*STATED EXERCISE*.
Can you rewrite the rows below with every "yellow painted wood" replaced by "yellow wooden plank", leaving everything else unchanged and omitting the pictures?
━━ DATA SUPPLIED
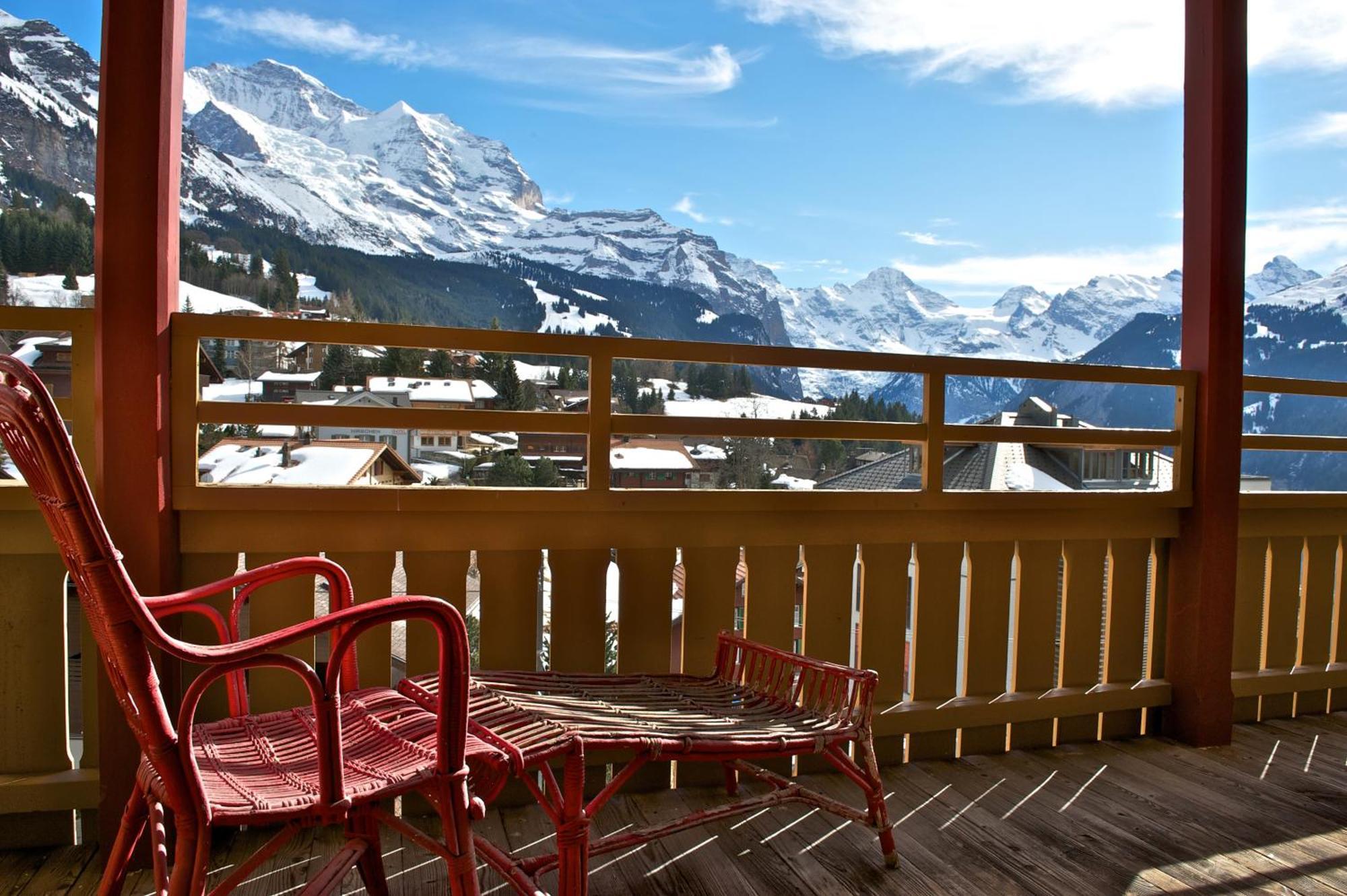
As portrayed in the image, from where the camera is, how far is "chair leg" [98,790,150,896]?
4.01 ft

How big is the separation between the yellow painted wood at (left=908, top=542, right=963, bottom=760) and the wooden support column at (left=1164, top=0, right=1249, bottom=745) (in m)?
0.84

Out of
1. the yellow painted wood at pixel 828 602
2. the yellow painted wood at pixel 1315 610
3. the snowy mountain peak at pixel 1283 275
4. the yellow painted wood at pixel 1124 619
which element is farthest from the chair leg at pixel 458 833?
the snowy mountain peak at pixel 1283 275

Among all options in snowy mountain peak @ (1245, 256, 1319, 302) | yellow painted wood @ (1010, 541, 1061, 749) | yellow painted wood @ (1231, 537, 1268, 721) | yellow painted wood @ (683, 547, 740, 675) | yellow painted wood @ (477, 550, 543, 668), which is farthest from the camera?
snowy mountain peak @ (1245, 256, 1319, 302)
━━━━
*COMPLETE ANSWER*.
As portrayed in the image, from where the camera is, how far is "chair leg" [98,790,150,896]?
4.01 ft

How big is the separation between the yellow wooden plank at (left=908, top=542, right=963, bottom=760) and the wooden support column at (left=1164, top=0, right=1249, bottom=745) (in m)?
0.84

Out of
1. the yellow wooden plank at pixel 828 602
2. the yellow wooden plank at pixel 1315 610
3. the snowy mountain peak at pixel 1283 275
4. the yellow wooden plank at pixel 1124 619
which element is farthest from the chair leg at pixel 458 833?
the snowy mountain peak at pixel 1283 275

Among all options in snowy mountain peak @ (1245, 256, 1319, 302) | yellow wooden plank @ (1010, 541, 1061, 749) | yellow wooden plank @ (1231, 537, 1268, 721) | yellow wooden plank @ (683, 547, 740, 675) | yellow wooden plank @ (477, 550, 543, 668), which is farthest from the camera?
snowy mountain peak @ (1245, 256, 1319, 302)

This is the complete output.